DATA FOR REVIEW
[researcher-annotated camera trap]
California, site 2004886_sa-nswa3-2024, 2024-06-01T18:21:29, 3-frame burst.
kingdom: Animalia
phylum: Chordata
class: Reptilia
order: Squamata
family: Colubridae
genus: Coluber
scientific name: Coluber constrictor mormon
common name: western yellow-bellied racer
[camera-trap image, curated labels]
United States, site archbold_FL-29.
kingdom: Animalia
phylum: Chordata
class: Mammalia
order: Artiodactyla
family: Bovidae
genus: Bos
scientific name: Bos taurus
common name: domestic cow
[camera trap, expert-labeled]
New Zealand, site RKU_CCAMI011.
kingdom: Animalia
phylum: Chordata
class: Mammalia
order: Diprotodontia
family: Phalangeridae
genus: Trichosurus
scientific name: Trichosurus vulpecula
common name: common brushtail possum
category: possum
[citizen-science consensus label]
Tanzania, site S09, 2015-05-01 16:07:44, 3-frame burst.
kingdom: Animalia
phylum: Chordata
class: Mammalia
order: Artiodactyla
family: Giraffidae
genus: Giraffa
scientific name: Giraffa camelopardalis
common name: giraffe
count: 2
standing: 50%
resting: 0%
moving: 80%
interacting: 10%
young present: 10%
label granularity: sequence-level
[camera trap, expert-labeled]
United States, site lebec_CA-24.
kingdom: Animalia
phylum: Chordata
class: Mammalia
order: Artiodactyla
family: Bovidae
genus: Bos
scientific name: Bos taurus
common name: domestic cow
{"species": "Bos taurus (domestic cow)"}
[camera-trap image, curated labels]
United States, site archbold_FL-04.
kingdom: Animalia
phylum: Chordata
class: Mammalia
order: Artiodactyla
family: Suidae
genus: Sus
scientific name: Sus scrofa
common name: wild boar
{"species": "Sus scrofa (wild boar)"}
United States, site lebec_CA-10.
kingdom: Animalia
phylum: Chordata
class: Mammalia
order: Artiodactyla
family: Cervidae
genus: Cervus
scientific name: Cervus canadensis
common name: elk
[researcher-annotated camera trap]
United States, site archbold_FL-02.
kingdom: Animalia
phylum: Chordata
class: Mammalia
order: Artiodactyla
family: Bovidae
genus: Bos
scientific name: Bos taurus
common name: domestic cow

TASK OBJECTIVE
Looking at the entries above, copy out every line in which "States" occurs.

RESULT OF THIS EXERCISE
United States, site archbold_FL-29.
United States, site lebec_CA-24.
United States, site archbold_FL-04.
United States, site lebec_CA-10.
United States, site archbold_FL-02.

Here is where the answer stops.